TASK PROMPT: Collect each line of the entries that holds the string "height".

AVAILABLE DATA:
== Segment start ==
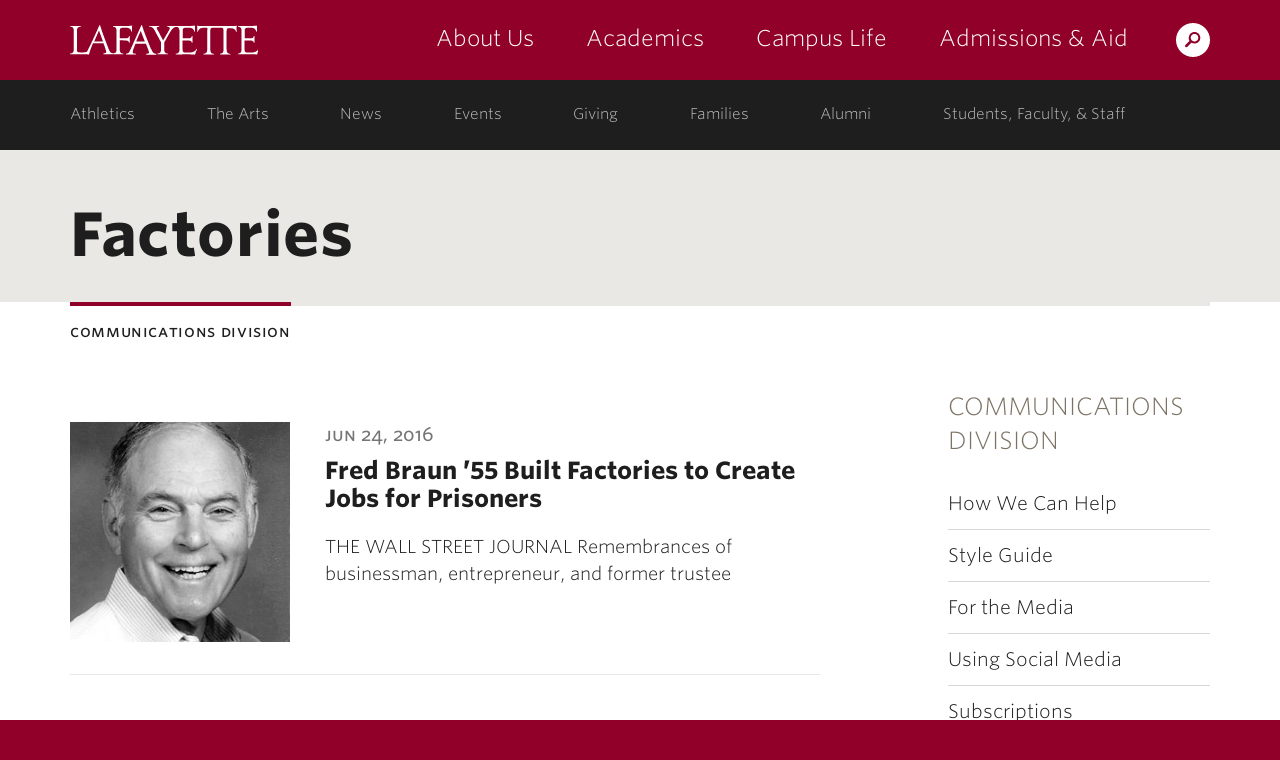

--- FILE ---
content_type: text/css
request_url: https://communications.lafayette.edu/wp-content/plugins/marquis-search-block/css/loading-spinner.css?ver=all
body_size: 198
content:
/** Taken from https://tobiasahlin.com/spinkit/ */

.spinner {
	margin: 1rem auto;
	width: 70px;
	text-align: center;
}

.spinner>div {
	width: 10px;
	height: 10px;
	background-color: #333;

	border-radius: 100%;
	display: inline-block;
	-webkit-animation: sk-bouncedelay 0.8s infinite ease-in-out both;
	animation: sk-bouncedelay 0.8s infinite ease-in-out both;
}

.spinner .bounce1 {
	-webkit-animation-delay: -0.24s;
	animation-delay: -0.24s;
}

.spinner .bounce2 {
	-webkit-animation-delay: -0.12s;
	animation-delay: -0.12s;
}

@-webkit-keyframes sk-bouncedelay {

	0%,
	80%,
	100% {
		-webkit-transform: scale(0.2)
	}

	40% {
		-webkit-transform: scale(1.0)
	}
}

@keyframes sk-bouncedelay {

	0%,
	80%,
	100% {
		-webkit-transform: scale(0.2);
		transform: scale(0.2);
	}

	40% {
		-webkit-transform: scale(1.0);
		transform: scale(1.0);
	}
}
== Segment end ==
== Segment start ==
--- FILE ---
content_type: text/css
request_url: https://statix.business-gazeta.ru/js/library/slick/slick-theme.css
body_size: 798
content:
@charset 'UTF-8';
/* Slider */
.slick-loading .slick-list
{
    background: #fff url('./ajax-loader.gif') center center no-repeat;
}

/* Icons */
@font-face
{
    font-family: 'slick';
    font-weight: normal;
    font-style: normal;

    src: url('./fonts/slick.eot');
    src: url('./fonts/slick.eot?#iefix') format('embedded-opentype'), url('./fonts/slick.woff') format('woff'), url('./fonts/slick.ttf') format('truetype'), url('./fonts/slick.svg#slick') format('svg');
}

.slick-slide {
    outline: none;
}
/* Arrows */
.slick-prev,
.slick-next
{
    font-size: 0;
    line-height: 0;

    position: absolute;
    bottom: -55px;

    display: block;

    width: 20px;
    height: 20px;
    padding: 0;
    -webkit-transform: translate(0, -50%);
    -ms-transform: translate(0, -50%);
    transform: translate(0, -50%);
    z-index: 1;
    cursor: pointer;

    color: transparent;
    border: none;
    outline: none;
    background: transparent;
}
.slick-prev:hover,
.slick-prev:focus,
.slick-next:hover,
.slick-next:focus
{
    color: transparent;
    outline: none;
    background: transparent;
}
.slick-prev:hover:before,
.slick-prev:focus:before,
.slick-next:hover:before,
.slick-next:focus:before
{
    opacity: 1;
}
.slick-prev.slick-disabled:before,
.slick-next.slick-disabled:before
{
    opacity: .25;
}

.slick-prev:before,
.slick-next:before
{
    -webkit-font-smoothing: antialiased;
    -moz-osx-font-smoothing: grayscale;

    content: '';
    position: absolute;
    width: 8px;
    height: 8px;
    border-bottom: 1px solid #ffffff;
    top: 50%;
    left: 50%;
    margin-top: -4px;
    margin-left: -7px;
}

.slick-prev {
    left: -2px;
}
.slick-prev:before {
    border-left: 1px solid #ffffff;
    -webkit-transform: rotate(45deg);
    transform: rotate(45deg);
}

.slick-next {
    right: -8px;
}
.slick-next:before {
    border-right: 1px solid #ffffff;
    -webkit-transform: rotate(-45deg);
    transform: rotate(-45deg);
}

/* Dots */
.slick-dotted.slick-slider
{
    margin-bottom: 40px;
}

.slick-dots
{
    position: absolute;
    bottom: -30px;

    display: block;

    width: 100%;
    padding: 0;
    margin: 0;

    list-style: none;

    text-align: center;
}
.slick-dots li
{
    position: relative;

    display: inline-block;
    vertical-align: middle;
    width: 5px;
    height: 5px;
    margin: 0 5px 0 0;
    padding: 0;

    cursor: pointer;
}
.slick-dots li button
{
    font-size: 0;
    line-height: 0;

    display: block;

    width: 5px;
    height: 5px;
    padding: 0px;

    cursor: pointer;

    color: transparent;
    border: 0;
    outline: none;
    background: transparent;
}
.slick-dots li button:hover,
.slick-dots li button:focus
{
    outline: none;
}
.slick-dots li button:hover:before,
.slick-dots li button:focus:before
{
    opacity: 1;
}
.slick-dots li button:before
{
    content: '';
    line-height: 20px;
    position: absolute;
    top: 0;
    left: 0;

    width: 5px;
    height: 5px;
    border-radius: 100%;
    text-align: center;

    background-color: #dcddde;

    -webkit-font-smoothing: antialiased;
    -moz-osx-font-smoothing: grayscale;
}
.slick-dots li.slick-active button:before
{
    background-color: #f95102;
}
== Segment end ==
== Segment start ==
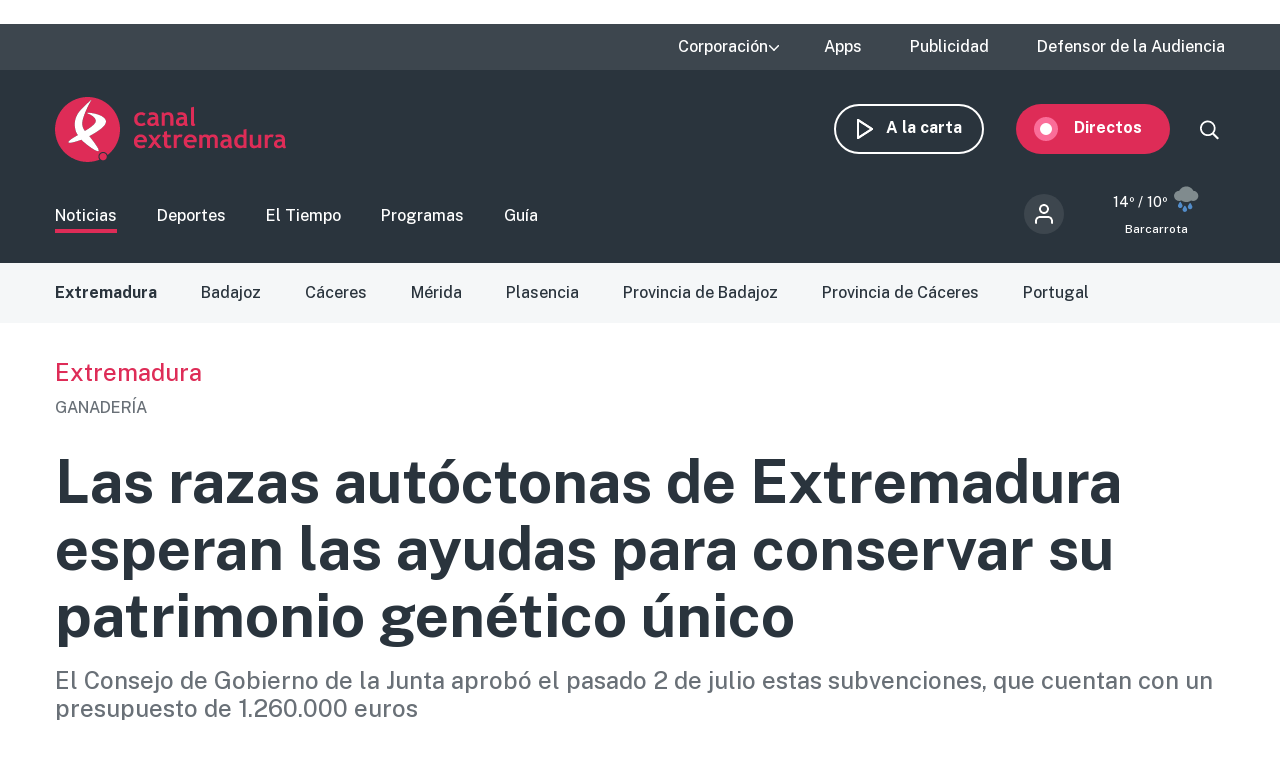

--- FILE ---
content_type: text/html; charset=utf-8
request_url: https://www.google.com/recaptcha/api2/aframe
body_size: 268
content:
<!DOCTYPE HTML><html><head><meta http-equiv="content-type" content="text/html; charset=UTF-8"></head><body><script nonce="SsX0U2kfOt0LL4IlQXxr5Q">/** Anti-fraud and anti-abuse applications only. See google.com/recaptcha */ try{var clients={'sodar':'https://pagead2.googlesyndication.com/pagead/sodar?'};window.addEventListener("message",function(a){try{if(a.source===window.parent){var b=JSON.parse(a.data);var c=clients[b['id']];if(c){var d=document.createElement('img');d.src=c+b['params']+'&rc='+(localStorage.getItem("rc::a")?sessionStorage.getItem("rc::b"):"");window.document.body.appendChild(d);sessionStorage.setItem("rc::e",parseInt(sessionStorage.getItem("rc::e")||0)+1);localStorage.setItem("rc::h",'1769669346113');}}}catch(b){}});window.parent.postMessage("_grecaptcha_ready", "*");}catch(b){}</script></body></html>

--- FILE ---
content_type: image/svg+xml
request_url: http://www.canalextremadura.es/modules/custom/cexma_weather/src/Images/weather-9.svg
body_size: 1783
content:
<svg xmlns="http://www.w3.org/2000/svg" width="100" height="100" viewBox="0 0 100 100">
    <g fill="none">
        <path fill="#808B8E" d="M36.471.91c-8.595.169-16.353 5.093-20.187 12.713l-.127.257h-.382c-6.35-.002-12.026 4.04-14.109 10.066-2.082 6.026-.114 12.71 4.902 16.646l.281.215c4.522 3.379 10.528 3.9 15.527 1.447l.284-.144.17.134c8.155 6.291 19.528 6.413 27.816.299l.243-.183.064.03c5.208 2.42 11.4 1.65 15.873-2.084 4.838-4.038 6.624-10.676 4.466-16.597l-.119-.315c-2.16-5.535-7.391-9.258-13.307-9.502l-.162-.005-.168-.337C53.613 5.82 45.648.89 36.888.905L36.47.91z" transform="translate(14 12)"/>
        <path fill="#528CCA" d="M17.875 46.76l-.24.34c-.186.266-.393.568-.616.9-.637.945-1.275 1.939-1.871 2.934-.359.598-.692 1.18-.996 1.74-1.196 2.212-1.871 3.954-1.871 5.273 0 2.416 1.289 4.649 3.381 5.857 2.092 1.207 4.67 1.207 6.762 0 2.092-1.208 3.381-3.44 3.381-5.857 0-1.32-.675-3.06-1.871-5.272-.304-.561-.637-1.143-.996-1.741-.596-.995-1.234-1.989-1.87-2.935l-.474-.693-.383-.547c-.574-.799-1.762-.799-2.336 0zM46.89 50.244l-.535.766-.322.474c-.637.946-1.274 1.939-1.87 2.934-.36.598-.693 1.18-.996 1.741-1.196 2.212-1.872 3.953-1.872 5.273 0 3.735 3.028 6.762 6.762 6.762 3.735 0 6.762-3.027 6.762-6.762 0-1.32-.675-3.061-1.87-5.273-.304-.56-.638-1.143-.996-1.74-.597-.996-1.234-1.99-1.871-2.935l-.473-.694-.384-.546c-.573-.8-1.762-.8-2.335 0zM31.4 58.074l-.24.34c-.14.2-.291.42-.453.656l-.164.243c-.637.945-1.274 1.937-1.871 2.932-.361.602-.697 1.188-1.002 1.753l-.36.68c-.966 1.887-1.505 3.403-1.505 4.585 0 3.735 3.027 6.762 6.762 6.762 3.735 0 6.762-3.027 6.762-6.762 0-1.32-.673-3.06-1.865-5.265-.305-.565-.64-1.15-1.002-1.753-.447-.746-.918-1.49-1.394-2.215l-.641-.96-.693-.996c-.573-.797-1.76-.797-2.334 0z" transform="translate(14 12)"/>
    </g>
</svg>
== Segment end ==
REPLY:
	height: 10px;
    line-height: 0;
    height: 20px;
    height: 8px;
    height: 5px;
    line-height: 0;
    height: 5px;
    line-height: 20px;
    height: 5px;
<svg xmlns="http://www.w3.org/2000/svg" width="100" height="100" viewBox="0 0 100 100">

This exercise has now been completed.